Questions about scene geometry
begin

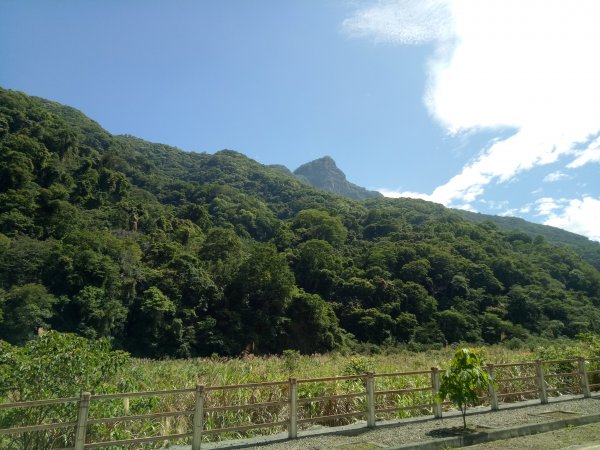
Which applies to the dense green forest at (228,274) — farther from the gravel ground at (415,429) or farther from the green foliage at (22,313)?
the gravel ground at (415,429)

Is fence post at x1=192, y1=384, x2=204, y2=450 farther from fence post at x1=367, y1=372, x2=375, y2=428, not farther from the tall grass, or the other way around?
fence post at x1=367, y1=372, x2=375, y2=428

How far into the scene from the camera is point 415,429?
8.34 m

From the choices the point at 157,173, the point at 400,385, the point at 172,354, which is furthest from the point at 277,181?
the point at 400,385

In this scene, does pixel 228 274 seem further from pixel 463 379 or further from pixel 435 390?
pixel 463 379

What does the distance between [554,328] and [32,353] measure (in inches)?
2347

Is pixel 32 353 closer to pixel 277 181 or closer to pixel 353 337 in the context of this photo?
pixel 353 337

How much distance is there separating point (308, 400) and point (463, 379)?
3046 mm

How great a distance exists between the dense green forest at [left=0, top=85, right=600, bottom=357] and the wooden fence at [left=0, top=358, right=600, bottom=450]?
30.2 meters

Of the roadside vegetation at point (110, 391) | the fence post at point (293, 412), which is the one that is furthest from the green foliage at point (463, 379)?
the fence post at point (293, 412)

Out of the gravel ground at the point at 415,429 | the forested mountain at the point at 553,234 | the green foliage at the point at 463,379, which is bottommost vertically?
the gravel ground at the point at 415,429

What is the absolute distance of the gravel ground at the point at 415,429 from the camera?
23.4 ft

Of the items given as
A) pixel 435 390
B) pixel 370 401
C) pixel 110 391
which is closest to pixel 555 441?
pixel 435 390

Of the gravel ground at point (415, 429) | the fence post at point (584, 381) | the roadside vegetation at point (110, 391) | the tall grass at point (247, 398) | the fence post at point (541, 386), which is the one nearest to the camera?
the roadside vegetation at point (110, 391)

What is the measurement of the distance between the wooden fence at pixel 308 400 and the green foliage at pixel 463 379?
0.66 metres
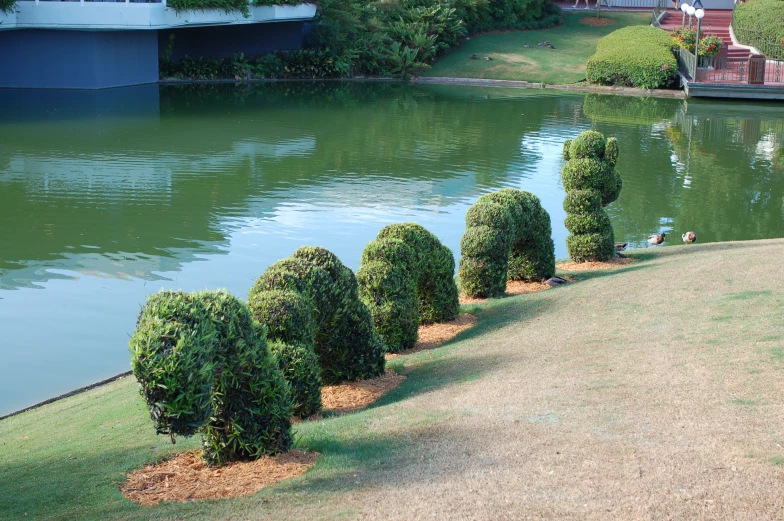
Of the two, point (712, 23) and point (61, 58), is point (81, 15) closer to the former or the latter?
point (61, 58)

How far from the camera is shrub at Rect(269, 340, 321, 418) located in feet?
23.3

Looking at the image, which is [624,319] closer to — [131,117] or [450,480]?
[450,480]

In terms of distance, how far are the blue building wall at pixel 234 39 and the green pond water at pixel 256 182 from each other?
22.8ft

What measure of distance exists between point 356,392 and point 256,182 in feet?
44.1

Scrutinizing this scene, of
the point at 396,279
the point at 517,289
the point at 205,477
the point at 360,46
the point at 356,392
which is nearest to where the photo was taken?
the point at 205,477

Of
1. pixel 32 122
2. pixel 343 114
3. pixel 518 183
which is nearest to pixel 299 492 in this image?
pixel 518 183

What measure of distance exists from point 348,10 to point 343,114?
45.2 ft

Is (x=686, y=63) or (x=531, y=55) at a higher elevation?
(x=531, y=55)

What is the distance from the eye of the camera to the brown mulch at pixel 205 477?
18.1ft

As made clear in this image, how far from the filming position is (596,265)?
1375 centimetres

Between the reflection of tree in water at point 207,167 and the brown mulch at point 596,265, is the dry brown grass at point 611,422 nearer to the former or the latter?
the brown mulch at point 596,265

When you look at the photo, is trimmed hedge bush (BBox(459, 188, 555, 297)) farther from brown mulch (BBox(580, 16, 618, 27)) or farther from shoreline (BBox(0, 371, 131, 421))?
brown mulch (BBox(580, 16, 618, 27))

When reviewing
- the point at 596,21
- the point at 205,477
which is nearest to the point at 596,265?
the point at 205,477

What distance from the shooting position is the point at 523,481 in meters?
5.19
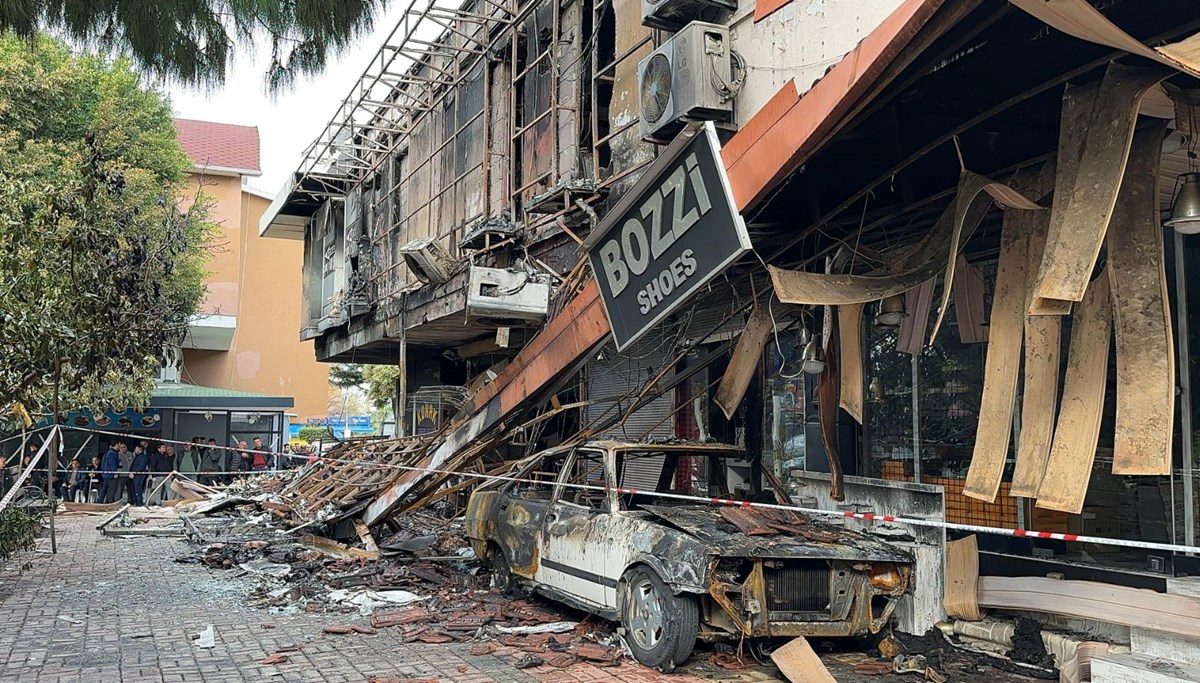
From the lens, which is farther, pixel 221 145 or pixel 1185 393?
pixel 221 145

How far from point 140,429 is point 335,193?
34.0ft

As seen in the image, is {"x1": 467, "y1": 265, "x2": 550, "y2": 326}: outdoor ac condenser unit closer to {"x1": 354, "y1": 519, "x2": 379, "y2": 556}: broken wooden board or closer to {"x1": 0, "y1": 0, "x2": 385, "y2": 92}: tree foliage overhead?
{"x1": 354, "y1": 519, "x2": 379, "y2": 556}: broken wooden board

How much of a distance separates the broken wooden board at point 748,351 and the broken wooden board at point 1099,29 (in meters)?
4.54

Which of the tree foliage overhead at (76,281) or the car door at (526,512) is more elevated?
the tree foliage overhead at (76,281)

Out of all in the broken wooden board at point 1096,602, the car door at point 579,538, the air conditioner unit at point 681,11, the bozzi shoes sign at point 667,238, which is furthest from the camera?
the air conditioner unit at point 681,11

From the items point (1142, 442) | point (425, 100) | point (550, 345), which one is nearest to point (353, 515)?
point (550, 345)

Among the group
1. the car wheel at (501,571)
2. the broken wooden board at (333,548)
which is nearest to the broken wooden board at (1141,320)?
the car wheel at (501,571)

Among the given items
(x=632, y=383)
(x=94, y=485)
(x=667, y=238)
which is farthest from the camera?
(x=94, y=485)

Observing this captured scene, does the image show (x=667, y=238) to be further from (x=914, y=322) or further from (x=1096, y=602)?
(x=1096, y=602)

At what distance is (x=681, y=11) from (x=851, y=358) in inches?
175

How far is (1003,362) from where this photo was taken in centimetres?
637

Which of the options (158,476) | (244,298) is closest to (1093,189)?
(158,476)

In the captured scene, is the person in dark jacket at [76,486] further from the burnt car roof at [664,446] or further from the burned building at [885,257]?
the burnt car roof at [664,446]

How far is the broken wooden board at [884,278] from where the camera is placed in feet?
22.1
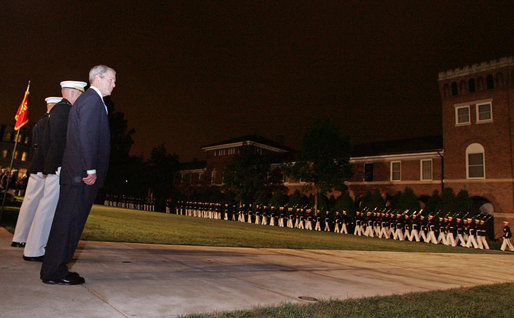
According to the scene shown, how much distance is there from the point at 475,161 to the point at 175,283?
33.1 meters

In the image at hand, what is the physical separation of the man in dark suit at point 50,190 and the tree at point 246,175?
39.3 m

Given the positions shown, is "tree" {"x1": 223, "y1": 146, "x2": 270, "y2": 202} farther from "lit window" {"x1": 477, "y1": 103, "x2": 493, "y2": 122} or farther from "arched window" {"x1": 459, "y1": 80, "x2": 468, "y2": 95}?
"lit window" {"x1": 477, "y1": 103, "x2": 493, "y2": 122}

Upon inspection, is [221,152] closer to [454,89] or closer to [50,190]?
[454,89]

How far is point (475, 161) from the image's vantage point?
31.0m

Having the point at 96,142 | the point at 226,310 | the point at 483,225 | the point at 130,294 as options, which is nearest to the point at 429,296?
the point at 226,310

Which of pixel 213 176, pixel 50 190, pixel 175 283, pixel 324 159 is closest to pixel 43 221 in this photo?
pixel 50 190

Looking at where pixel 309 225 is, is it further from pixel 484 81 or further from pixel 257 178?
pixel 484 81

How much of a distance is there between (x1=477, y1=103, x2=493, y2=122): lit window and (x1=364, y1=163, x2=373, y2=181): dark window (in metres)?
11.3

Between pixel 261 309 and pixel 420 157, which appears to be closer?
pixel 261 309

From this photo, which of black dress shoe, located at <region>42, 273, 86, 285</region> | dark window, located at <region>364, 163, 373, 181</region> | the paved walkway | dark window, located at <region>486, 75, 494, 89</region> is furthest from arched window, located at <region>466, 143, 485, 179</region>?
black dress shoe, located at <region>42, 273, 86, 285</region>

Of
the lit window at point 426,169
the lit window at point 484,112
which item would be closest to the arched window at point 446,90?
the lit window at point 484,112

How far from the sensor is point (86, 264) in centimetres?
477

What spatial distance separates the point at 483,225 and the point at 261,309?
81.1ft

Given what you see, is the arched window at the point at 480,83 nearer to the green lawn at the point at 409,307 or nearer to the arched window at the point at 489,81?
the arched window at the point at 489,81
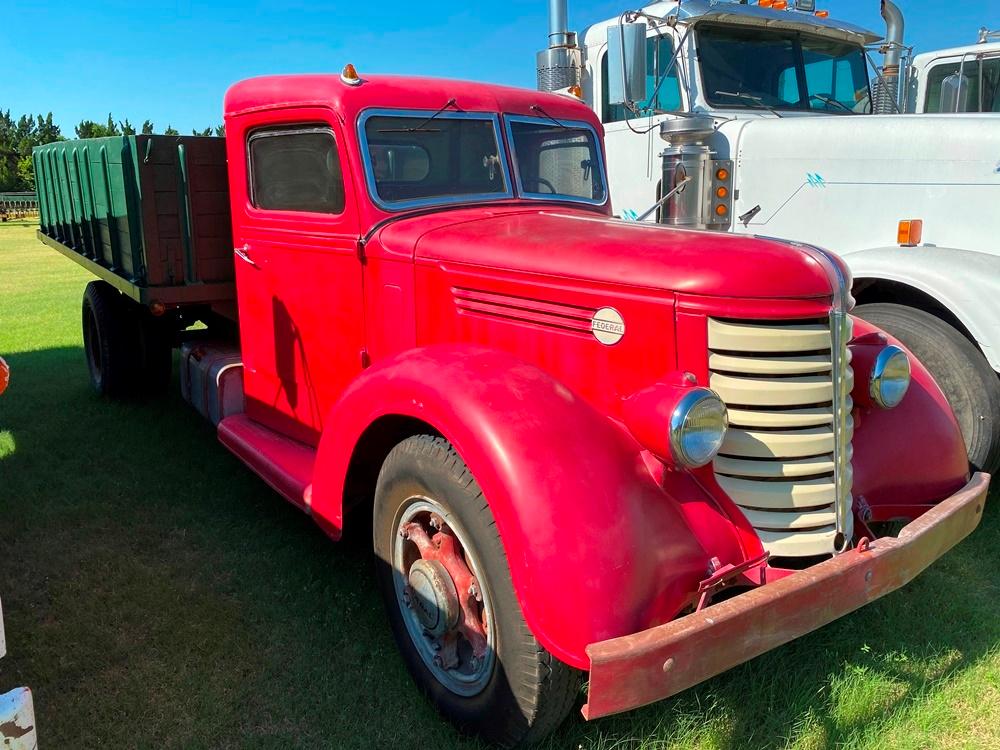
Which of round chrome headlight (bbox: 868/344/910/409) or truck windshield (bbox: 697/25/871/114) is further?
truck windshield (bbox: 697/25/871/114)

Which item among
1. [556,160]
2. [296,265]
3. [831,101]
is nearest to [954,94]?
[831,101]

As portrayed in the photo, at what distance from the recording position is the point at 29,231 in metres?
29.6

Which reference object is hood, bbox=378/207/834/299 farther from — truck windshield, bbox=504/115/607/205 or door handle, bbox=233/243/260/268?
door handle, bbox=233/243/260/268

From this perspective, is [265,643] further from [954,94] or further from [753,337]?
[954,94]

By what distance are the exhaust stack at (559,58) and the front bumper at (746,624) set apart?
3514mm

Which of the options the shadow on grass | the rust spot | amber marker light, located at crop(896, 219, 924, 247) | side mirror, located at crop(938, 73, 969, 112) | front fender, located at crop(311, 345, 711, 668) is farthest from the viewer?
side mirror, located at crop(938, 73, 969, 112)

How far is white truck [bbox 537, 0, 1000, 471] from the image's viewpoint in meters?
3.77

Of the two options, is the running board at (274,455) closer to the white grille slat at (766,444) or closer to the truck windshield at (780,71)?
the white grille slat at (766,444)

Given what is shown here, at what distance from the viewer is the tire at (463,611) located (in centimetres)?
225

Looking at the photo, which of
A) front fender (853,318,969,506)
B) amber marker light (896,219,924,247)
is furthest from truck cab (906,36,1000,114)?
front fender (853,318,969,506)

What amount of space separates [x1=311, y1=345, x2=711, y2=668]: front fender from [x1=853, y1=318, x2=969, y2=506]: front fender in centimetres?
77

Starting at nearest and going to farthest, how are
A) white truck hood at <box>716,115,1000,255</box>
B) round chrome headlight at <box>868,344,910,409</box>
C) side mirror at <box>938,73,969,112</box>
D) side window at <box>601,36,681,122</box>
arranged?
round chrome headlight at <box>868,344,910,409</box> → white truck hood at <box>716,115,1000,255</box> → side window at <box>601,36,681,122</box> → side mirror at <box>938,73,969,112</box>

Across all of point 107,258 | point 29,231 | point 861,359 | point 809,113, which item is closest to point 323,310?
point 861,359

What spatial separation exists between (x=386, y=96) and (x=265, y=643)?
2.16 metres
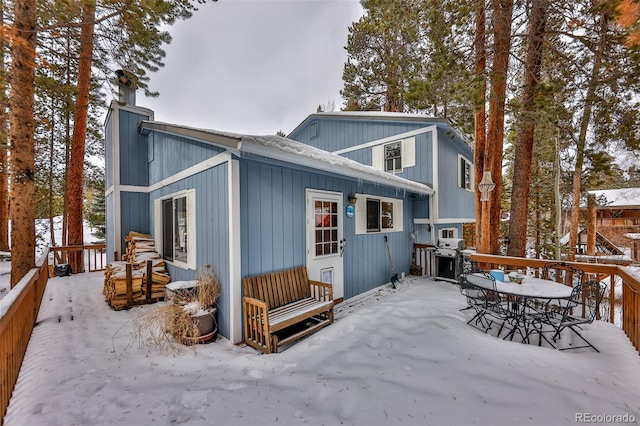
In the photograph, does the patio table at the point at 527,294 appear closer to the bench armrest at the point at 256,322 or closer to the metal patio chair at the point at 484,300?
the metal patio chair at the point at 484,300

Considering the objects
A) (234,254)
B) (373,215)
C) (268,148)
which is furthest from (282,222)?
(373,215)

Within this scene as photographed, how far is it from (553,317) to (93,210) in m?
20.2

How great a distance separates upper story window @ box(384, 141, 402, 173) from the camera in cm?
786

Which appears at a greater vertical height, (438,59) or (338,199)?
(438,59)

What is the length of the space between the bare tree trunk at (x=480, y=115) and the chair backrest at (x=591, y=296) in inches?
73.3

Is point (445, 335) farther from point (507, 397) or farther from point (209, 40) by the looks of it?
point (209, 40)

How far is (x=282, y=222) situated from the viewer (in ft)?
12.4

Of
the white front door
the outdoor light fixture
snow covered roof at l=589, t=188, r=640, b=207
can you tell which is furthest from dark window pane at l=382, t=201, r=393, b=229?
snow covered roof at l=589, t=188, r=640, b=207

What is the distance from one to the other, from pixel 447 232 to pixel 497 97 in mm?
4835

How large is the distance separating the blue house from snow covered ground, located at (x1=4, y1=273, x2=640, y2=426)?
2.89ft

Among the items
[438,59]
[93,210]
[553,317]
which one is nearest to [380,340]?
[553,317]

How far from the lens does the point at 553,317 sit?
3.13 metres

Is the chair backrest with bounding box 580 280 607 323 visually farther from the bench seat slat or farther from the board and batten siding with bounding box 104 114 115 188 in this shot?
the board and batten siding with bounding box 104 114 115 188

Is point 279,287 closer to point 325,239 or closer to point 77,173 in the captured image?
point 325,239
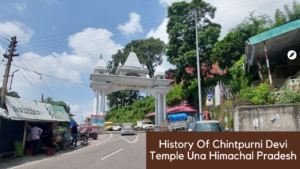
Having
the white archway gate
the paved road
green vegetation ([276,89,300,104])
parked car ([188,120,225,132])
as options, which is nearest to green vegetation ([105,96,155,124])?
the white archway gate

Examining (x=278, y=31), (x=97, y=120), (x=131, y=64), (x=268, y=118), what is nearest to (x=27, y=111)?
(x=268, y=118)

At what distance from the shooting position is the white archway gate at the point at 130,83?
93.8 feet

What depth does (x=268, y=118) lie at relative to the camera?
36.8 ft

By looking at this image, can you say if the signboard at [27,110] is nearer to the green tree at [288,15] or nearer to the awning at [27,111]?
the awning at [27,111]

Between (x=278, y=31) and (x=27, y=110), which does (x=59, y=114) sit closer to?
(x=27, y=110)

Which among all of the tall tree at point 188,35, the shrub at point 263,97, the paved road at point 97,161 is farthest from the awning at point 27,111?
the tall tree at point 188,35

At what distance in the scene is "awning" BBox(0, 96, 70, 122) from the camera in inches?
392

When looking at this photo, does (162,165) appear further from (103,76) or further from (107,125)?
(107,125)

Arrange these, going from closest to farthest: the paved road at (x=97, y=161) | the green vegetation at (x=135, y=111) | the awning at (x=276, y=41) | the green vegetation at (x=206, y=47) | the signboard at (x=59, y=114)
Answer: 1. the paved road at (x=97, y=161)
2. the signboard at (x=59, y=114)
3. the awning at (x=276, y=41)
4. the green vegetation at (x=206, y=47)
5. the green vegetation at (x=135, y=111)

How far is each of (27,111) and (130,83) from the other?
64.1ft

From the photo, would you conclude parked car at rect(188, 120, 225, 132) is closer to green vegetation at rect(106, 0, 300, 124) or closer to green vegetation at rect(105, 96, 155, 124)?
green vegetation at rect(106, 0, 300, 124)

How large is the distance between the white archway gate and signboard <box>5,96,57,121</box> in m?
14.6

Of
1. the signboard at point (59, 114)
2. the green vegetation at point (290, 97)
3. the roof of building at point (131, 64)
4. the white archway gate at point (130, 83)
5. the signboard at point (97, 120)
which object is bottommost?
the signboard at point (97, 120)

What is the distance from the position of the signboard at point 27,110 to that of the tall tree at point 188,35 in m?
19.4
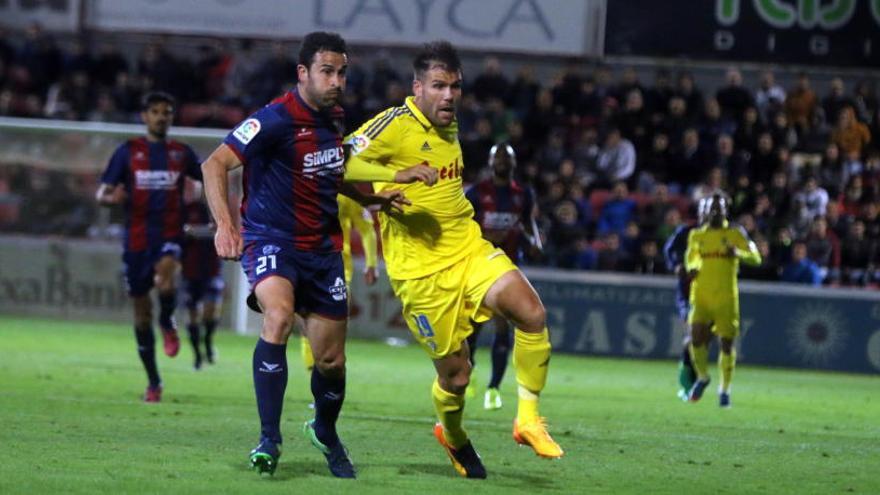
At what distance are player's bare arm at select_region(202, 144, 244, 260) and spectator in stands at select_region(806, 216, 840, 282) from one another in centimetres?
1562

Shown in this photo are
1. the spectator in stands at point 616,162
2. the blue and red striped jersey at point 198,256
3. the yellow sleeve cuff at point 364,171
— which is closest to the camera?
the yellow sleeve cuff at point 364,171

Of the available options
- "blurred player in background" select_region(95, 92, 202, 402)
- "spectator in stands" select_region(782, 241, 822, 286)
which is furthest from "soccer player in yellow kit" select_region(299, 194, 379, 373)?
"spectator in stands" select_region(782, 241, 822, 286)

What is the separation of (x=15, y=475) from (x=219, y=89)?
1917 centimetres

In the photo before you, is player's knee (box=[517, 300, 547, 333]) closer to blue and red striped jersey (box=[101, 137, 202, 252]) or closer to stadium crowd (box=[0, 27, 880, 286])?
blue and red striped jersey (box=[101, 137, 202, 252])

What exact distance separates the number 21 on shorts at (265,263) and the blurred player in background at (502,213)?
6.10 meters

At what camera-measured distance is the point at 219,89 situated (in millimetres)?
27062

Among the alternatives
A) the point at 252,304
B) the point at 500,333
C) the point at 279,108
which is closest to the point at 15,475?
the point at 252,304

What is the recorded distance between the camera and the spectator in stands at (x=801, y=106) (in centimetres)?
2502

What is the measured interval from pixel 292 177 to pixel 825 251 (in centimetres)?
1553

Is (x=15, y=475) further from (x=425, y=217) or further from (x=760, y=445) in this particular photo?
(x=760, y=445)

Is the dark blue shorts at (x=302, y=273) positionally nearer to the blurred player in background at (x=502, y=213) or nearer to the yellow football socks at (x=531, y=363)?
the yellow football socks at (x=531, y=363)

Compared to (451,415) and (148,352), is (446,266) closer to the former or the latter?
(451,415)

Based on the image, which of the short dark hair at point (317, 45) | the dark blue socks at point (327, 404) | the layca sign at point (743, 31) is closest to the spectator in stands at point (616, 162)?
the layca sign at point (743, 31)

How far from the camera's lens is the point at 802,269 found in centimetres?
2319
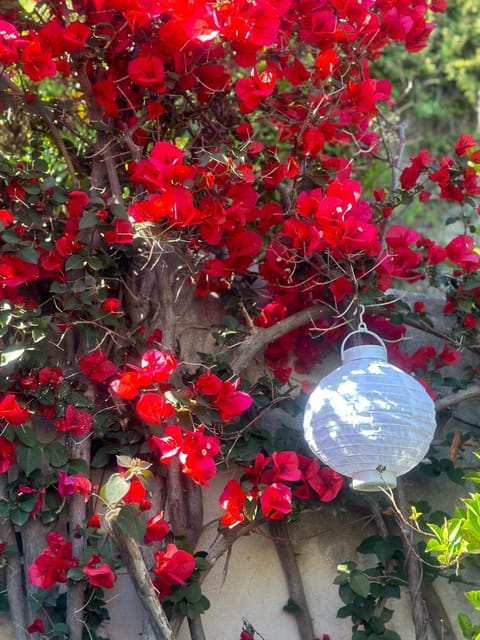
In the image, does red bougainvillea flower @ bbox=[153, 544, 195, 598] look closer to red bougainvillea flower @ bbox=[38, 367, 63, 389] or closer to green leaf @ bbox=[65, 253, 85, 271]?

end

DIRECTIVE:
Each line from the one that contains "Is (x=15, y=475)" to the end of the listing must be quoted exactly; no other line and no picture belongs in the copy.

RESPONSE:
Is (x=15, y=475) further from (x=425, y=217) or further from (x=760, y=445) in this particular photo?
(x=760, y=445)

Is the dark blue shorts at (x=302, y=273) positionally nearer to the blurred player in background at (x=502, y=213) or nearer to the yellow football socks at (x=531, y=363)?
the yellow football socks at (x=531, y=363)

Compared to (451,415) and (148,352), is (446,266) closer to the former or the latter?
(451,415)

Based on the image, which of the short dark hair at point (317, 45) | the dark blue socks at point (327, 404) | the layca sign at point (743, 31) is closest to the spectator in stands at point (616, 162)?
the layca sign at point (743, 31)

How far from the camera's lens is the point at 802,269 found in centimetres?
2319
In the image, does red bougainvillea flower @ bbox=[153, 544, 195, 598] look closer to red bougainvillea flower @ bbox=[38, 367, 63, 389] or closer to green leaf @ bbox=[65, 253, 85, 271]?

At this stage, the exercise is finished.